## [Source excerpt]

Simon's Nairobi Diary - Archive 8
7 November 2005 8:15pm
I was talking with some of the other foreigners here after chapel last week, and they remarked that we should have a mzungu party. Mzungu means 'european' but it really is just a blanket term for having the white skin. So Sunday was the mzungu party. We ordered pizza and had coca cola and ice cream. We threw our coats on the bed and talked about a lot of subjects that we had been previously unable to converse about.
I thought it was interesting how this party let everybody just talk how they did two months ago when they were in the states. We could talk about how the icecream costs about 'five bucks' and thankgiving is coming up. We could just be. Its wierd, because I've typically been leery about the whole 'minority' club thing.
We planned a picnic for two weeks from now. Hmmm. Picnic in December. Wierd.
4 November 2005 5:23pm
Two months since that KLM thing landed on this Kenyan soil and I stepped into the noise and the distance. Two months that have felt like 10 days.

## [Brief a]
Recast the spatial entries below as a numbered list, skipping blank lines and leaving out the pictures.

## [Record extracts]
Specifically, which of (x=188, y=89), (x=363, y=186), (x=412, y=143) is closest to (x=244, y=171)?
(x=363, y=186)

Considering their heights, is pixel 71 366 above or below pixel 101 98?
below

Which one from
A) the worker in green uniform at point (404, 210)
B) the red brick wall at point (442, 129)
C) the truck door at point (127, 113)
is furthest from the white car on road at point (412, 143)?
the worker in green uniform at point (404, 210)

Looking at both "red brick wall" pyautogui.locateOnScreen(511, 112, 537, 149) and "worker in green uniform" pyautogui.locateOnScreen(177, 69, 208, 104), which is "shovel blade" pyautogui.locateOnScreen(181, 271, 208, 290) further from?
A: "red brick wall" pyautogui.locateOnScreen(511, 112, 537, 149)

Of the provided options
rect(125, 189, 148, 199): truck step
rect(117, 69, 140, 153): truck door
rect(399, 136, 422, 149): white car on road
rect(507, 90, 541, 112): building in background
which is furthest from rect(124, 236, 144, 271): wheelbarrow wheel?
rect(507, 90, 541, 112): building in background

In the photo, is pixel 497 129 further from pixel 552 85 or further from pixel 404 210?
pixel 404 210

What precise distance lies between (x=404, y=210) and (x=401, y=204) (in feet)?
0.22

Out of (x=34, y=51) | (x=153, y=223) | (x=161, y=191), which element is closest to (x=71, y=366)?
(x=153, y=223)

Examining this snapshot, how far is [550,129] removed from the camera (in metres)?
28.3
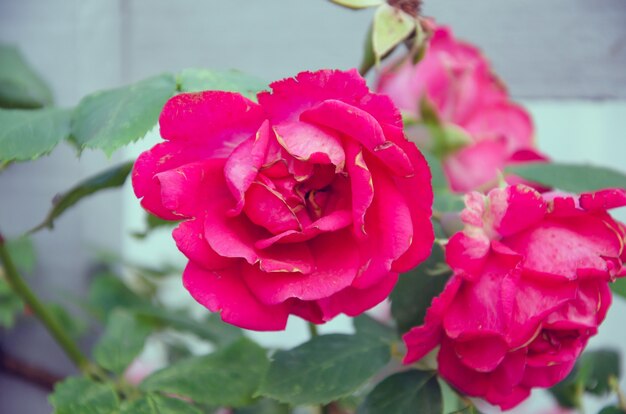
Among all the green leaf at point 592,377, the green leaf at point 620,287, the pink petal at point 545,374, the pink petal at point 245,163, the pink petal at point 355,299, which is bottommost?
the green leaf at point 592,377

## [Brief b]
Reproduce the Nairobi diary passage starting with "I thought it" and going on through "in December. Wierd.", swapping "December" for "January".

## [Worked answer a]
1. Specifically, which of (x=188, y=89), (x=363, y=186), (x=412, y=143) is closest to (x=244, y=171)?
2. (x=363, y=186)
3. Considering their heights, is pixel 71 366 above or below pixel 101 98?
4. below
5. Which one from
6. A) the worker in green uniform at point (404, 210)
7. B) the red brick wall at point (442, 129)
8. C) the truck door at point (127, 113)
9. is furthest from the white car on road at point (412, 143)?
10. the worker in green uniform at point (404, 210)
11. Looking at both "red brick wall" pyautogui.locateOnScreen(511, 112, 537, 149) and "worker in green uniform" pyautogui.locateOnScreen(177, 69, 208, 104), which is "shovel blade" pyautogui.locateOnScreen(181, 271, 208, 290) further from?
12. A: "red brick wall" pyautogui.locateOnScreen(511, 112, 537, 149)
13. Of the provided options
14. rect(125, 189, 148, 199): truck step
15. rect(117, 69, 140, 153): truck door
16. rect(399, 136, 422, 149): white car on road
17. rect(507, 90, 541, 112): building in background
18. which is furthest from rect(124, 236, 144, 271): wheelbarrow wheel?
19. rect(507, 90, 541, 112): building in background
20. In the photo, is pixel 497 129 further from pixel 552 85 or further from pixel 404 210?
21. pixel 404 210
22. What precise distance lies between (x=404, y=210) and (x=401, y=204) (in feet)?
23. 0.22
24. Out of (x=34, y=51) | (x=153, y=223) | (x=161, y=191), which element is closest to (x=71, y=366)?
25. (x=153, y=223)
26. Examining this snapshot, how far is [550,129] removed from the camera (in metres)?
27. 28.3
28. Among all the green leaf at point 592,377, the green leaf at point 620,287, the pink petal at point 545,374, the pink petal at point 245,163, the pink petal at point 355,299, which is bottommost?
29. the green leaf at point 592,377

## [Worked answer b]
I thought it was interesting how this party let everybody just talk how they did two months ago when they were in the states. We could talk about how the icecream costs about 'five bucks' and thankgiving is coming up. We could just be. Its wierd, because I've typically been leery about the whole 'minority' club thing.
We planned a picnic for two weeks from now. Hmmm. Picnic in January. Wierd.